Northern Counties Cricket Club say they expect no issues as they prepare to return to their home of 160 years.

The oldest cricket club in the Highland capital were in an unusual position last summer, as their home ground of Northern Meeting Park was closed for a multi-million pound refurbishment.

The Northern Meeting Park has hosted cricket practically since it was built over 160 years ago.
The Northern Meeting Park has hosted cricket practically since it was built over 160 years ago.

Instead, they had to groundshare with city rivals Highland at Fraser Park for a year, with the intention of returning home for the 2025 season.

With the development works well under way and new events already in the works for the new-look Meeting Park later this year, the club’s cricketers are looking forward to getting back to familiar, if upgraded, surroundings.

Club president Matthew Latimer has been on site visits to see how the development has been coming along, and says the improvements are long overdue.

“Obviously the facilities have needed updated for some time, so I think people are looking forward to seeing what they are like,” Latimer explained.

“Hopefully that will help to continue develop the club and bring some extra interest, and will also help us get some more things happening at the park which would be great.

“We might not be back in for the very start of the season, but after maybe the first month of the season we should be back in the ground.

“What will happen is still to be confirmed, but the proposition we’re going with is to play away for the first three or four weeks. We might not even need to do that, but that’s what we’re preparing for at the moment.

“It looks like it’s going to be a really nice facility when it’s finished. There won’t be any change to the actual cricket field, but we’ll have some nice updated training facilities and changing rooms, so it should be good.

“Where the old kiosk was, there’s now a pavilion that has been put in. We still intend to use the old changing rooms, but there will be a changing room and a kitchen in there that we can use too. That’s probably the only major difference from an aesthetic point of view that people will notice.”

The year away from Northern Meeting Park did not seem to affect Northern Counties’ fortunes on the pitch last summer.

They still lifted the North of Scotland Senior League and Senior Cup titles, while also making it to the final of the T20 Cup where they were defeated by Highland.

However, Latimer says that success does not detract from the buzz that will come with getting back to the Meeting Park this year.

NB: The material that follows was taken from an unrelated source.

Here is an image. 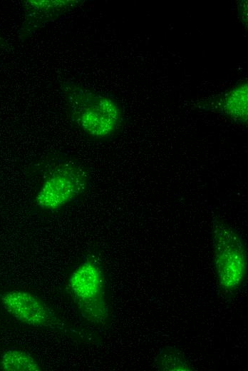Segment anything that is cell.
Listing matches in <instances>:
<instances>
[{"label": "cell", "instance_id": "5", "mask_svg": "<svg viewBox=\"0 0 248 371\" xmlns=\"http://www.w3.org/2000/svg\"><path fill=\"white\" fill-rule=\"evenodd\" d=\"M3 307L21 322L33 327H49L56 319L38 298L26 291L12 290L1 297Z\"/></svg>", "mask_w": 248, "mask_h": 371}, {"label": "cell", "instance_id": "4", "mask_svg": "<svg viewBox=\"0 0 248 371\" xmlns=\"http://www.w3.org/2000/svg\"><path fill=\"white\" fill-rule=\"evenodd\" d=\"M71 293L83 317L102 323L108 317L105 279L100 265L86 260L72 273L68 283Z\"/></svg>", "mask_w": 248, "mask_h": 371}, {"label": "cell", "instance_id": "8", "mask_svg": "<svg viewBox=\"0 0 248 371\" xmlns=\"http://www.w3.org/2000/svg\"><path fill=\"white\" fill-rule=\"evenodd\" d=\"M1 369L5 371H39L42 368L29 353L16 349L4 352L0 359Z\"/></svg>", "mask_w": 248, "mask_h": 371}, {"label": "cell", "instance_id": "3", "mask_svg": "<svg viewBox=\"0 0 248 371\" xmlns=\"http://www.w3.org/2000/svg\"><path fill=\"white\" fill-rule=\"evenodd\" d=\"M88 185V176L80 166L68 160L58 161L43 181L36 203L44 210L59 209L81 196Z\"/></svg>", "mask_w": 248, "mask_h": 371}, {"label": "cell", "instance_id": "1", "mask_svg": "<svg viewBox=\"0 0 248 371\" xmlns=\"http://www.w3.org/2000/svg\"><path fill=\"white\" fill-rule=\"evenodd\" d=\"M61 86L72 121L84 133L93 138L104 139L113 136L120 128L123 111L111 96L73 81L62 82Z\"/></svg>", "mask_w": 248, "mask_h": 371}, {"label": "cell", "instance_id": "7", "mask_svg": "<svg viewBox=\"0 0 248 371\" xmlns=\"http://www.w3.org/2000/svg\"><path fill=\"white\" fill-rule=\"evenodd\" d=\"M222 111L237 123L247 121V84L241 83L235 86L225 96L222 103Z\"/></svg>", "mask_w": 248, "mask_h": 371}, {"label": "cell", "instance_id": "2", "mask_svg": "<svg viewBox=\"0 0 248 371\" xmlns=\"http://www.w3.org/2000/svg\"><path fill=\"white\" fill-rule=\"evenodd\" d=\"M214 260L222 288L232 290L239 287L247 271V250L240 235L228 224L213 220Z\"/></svg>", "mask_w": 248, "mask_h": 371}, {"label": "cell", "instance_id": "6", "mask_svg": "<svg viewBox=\"0 0 248 371\" xmlns=\"http://www.w3.org/2000/svg\"><path fill=\"white\" fill-rule=\"evenodd\" d=\"M80 4L74 0H29L25 1V9L29 25L32 30H37L70 13Z\"/></svg>", "mask_w": 248, "mask_h": 371}, {"label": "cell", "instance_id": "9", "mask_svg": "<svg viewBox=\"0 0 248 371\" xmlns=\"http://www.w3.org/2000/svg\"><path fill=\"white\" fill-rule=\"evenodd\" d=\"M157 367L163 371H192L193 367L177 349L165 346L162 347L157 358Z\"/></svg>", "mask_w": 248, "mask_h": 371}]
</instances>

“It was strange not being at the Meeting Park,” he reasoned.

“There were a few challenges in terms of training, which had to move to different nights because Highland train on the same nights as we used to.

“We also happened to lose a few people who had been playing regularly at the same time as we were moving ground, just from people who were taking a break or who had moved jobs.

“It wasn’t the best year for us to also not have the ground, but overall I think the club coped pretty well. On the pitch it was still pretty successful, but I think we’re all looking forward to going back.”